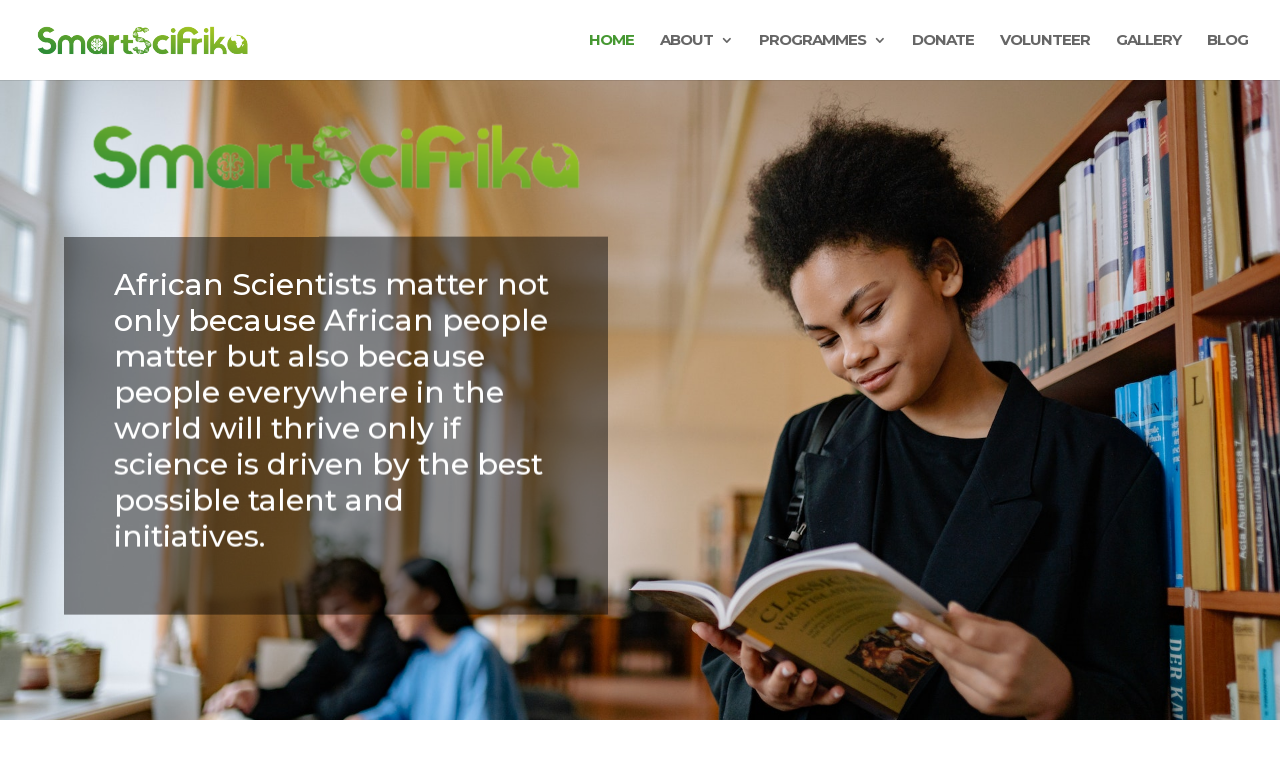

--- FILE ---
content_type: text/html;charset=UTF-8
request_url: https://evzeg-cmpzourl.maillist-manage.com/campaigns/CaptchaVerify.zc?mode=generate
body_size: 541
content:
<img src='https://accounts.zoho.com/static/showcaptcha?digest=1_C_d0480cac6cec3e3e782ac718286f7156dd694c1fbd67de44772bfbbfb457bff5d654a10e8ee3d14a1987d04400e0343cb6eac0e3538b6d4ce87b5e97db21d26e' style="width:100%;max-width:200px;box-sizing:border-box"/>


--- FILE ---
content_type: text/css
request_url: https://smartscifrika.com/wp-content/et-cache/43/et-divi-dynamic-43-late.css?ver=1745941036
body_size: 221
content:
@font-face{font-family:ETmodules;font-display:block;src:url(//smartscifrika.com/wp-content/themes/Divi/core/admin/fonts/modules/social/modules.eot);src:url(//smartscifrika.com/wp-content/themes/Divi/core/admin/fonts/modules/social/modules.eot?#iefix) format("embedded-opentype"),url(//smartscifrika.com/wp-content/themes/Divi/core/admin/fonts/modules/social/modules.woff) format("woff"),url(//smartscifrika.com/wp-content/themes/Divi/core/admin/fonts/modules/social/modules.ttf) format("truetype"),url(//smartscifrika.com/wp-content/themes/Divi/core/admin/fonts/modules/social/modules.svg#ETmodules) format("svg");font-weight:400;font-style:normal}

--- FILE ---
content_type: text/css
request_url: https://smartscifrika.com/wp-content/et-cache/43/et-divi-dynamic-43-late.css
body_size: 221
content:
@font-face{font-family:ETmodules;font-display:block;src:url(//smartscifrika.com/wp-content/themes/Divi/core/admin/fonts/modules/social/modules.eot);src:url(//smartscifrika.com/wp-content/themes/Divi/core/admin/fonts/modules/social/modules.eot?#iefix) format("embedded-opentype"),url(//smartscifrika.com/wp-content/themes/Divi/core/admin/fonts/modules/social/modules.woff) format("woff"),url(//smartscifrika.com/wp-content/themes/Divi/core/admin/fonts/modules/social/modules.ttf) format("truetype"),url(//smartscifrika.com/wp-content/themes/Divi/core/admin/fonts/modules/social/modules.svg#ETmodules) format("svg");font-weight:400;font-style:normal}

——

• [Assignment]:
Lines holding the word "https" in the entries above are the ones to pull out. Copy them all.

• [Response below]:
request_url: https://evzeg-cmpzourl.maillist-manage.com/campaigns/CaptchaVerify.zc?mode=generate
<img src='https://accounts.zoho.com/static/showcaptcha?digest=1_C_d0480cac6cec3e3e782ac718286f7156dd694c1fbd67de44772bfbbfb457bff5d654a10e8ee3d14a1987d04400e0343cb6eac0e3538b6d4ce87b5e97db21d26e' style="width:100%;max-width:200px;box-sizing:border-box"/>
request_url: https://smartscifrika.com/wp-content/et-cache/43/et-divi-dynamic-43-late.css?ver=1745941036
request_url: https://smartscifrika.com/wp-content/et-cache/43/et-divi-dynamic-43-late.css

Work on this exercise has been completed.